**What needs to be done**
Show me every line in the listing that has the word "Vietnam".

************

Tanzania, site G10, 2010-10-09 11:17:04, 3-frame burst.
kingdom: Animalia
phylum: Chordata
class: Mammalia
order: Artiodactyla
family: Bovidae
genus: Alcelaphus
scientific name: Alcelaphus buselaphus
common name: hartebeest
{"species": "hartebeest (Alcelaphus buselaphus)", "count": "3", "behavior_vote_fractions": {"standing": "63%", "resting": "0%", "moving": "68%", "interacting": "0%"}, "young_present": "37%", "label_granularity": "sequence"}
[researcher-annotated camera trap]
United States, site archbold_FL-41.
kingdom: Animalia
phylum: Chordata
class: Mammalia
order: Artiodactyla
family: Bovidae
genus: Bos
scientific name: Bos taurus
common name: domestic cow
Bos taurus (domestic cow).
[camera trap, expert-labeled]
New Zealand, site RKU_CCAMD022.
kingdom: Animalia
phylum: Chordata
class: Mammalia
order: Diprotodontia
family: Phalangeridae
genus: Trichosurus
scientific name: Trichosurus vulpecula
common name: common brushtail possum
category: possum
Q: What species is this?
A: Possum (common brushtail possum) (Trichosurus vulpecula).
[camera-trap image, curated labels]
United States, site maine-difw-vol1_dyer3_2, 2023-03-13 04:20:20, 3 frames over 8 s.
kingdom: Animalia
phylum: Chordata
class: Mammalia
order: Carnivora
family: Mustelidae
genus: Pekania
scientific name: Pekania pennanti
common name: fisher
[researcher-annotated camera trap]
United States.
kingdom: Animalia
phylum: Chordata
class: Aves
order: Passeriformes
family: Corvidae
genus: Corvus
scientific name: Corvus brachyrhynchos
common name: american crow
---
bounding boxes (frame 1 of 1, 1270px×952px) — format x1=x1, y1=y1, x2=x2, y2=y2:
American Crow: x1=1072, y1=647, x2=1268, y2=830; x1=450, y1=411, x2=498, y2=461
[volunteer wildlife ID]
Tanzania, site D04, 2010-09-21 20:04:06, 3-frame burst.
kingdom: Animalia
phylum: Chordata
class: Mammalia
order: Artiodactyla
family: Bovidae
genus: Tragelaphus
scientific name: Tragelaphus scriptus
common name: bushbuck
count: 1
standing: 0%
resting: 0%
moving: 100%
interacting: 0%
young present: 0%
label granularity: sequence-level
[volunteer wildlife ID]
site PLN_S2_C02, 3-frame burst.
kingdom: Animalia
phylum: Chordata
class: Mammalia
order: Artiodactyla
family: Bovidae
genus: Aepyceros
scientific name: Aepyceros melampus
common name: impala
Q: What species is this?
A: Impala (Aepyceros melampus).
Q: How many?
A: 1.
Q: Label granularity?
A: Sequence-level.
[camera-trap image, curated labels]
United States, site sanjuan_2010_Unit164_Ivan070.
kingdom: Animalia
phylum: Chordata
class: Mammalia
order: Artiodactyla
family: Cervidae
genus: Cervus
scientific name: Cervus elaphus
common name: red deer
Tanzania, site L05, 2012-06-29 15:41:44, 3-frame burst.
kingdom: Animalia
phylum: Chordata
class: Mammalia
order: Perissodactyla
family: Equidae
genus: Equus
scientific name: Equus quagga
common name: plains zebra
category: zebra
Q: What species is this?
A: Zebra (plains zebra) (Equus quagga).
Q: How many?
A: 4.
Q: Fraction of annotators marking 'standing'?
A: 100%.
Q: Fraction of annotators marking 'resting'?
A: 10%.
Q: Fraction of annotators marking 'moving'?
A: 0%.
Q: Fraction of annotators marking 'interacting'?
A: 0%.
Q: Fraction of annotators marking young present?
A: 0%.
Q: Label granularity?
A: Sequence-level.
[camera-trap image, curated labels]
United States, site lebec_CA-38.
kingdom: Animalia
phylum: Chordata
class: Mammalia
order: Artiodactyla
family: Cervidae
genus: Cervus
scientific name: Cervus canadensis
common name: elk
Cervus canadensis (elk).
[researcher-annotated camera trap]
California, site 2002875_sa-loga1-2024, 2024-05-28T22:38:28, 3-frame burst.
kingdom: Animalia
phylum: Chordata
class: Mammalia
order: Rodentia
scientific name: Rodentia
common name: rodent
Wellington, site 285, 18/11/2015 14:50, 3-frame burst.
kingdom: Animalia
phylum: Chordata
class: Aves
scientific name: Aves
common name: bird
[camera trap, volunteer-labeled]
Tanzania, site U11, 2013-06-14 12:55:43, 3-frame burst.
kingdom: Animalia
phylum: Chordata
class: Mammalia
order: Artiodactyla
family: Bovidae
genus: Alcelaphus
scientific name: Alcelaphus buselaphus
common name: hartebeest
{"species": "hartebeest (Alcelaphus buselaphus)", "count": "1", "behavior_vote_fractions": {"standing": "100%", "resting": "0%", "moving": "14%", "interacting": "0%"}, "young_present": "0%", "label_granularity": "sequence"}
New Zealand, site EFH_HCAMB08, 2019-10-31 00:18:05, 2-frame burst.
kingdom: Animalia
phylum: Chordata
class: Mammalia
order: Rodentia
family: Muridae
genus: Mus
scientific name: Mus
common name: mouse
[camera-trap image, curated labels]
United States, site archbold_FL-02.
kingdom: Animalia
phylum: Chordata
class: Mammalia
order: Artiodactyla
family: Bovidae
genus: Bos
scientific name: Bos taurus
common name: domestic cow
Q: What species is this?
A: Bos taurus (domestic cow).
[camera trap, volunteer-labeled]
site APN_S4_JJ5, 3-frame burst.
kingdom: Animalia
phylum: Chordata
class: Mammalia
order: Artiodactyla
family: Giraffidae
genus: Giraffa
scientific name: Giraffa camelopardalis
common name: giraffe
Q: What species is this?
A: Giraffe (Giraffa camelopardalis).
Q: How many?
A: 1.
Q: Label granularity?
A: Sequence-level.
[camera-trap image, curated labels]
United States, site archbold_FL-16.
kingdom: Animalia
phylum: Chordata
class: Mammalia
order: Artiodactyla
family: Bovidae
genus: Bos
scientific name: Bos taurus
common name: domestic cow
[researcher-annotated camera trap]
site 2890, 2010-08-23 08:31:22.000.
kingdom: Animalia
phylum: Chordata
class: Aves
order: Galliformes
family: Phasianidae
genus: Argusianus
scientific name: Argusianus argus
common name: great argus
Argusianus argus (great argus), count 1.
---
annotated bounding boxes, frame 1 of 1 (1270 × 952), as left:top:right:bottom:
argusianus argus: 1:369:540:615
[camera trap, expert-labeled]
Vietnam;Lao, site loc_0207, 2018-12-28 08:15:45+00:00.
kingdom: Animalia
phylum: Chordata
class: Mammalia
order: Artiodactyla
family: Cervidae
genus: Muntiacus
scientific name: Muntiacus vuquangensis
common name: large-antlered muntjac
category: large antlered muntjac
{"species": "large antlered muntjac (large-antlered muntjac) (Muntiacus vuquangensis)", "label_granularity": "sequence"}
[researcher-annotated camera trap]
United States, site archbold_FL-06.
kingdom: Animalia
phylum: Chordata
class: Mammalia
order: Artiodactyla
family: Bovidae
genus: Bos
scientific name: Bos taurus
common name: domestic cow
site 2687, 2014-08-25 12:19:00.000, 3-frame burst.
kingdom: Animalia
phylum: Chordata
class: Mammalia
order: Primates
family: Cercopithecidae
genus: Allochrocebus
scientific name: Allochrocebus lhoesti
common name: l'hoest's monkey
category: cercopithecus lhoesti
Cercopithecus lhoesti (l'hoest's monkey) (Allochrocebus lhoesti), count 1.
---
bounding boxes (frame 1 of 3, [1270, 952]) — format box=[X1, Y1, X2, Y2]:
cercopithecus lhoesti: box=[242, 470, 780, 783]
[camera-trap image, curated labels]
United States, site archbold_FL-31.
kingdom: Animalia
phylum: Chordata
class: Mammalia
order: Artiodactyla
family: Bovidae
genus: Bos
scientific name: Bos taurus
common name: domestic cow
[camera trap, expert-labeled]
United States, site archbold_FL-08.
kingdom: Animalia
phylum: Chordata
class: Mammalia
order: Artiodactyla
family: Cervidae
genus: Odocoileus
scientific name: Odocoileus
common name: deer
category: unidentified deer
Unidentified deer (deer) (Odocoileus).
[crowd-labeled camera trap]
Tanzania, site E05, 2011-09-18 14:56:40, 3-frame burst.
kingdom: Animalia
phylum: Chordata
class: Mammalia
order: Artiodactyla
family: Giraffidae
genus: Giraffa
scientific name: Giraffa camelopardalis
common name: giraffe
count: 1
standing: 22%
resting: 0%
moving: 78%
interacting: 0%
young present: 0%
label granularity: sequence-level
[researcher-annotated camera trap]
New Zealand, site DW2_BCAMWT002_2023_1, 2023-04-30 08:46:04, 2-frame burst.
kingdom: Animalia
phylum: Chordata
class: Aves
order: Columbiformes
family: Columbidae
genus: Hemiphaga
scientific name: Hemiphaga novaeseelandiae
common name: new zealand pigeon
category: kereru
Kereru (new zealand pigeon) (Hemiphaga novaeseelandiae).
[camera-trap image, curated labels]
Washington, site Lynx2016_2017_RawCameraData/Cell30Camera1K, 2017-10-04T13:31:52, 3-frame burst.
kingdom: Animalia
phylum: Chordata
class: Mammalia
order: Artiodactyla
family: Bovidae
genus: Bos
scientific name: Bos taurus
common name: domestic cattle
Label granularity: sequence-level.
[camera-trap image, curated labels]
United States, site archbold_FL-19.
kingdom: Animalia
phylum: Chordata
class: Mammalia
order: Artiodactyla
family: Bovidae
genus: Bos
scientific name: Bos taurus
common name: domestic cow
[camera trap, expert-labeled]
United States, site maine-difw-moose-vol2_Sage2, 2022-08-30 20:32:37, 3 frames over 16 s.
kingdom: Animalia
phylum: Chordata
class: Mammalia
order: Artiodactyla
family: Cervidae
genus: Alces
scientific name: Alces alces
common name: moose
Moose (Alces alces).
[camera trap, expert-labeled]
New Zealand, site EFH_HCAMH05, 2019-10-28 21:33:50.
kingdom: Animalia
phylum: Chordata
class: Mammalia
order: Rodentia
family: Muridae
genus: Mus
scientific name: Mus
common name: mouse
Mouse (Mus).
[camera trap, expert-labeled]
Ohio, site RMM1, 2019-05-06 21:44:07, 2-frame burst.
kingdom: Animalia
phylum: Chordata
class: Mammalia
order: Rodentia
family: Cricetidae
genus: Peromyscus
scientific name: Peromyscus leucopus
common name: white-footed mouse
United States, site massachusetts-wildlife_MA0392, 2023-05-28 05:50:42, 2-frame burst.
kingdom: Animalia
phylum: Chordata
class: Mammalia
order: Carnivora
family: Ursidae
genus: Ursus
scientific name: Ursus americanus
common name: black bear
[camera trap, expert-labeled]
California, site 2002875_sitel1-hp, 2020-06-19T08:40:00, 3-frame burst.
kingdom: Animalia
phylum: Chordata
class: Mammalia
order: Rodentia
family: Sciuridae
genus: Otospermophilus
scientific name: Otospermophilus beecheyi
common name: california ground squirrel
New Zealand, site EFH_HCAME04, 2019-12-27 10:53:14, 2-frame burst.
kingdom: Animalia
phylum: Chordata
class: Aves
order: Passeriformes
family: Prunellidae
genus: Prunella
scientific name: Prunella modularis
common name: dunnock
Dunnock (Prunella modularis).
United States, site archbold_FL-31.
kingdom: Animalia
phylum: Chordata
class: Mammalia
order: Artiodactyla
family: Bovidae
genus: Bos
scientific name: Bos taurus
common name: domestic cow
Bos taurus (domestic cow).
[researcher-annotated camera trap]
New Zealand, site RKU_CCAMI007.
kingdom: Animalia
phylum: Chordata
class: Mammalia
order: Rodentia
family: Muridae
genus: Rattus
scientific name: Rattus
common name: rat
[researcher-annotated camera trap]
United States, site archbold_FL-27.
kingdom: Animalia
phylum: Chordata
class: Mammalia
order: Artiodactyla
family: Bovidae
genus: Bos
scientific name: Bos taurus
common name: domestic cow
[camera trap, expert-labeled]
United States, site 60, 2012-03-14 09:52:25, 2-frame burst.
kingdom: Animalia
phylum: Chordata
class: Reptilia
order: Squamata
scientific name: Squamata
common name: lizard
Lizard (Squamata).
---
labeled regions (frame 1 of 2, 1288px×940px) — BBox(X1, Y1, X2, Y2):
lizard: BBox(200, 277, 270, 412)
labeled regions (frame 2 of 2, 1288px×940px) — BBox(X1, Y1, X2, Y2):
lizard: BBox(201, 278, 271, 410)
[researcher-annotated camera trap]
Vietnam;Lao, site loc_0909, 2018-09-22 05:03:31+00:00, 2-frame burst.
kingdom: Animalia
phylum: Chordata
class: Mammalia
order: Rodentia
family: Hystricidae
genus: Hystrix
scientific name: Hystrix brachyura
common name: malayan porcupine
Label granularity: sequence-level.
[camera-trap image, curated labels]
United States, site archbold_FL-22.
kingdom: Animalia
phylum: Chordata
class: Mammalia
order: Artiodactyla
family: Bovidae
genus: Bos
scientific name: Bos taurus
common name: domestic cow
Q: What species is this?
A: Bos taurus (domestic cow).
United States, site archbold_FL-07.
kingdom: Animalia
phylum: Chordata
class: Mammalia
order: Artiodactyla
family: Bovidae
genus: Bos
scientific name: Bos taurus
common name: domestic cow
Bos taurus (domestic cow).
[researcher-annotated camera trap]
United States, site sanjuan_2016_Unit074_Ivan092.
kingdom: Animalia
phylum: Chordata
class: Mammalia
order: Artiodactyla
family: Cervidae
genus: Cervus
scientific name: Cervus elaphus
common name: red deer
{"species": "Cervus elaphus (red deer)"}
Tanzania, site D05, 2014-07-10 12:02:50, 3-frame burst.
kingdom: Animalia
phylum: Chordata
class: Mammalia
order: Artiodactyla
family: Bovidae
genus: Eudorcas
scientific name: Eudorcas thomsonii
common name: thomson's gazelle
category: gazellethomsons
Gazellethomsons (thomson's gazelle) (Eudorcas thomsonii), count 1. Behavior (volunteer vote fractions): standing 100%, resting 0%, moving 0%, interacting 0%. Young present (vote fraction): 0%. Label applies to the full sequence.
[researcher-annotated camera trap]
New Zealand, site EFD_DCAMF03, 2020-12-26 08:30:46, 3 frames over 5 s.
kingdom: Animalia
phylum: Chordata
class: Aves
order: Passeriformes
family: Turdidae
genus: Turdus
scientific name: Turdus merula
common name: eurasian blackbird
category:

************

**Output below**
Vietnam;Lao, site loc_0207, 2018-12-28 08:15:45+00:00.
Vietnam;Lao, site loc_0909, 2018-09-22 05:03:31+00:00, 2-frame burst.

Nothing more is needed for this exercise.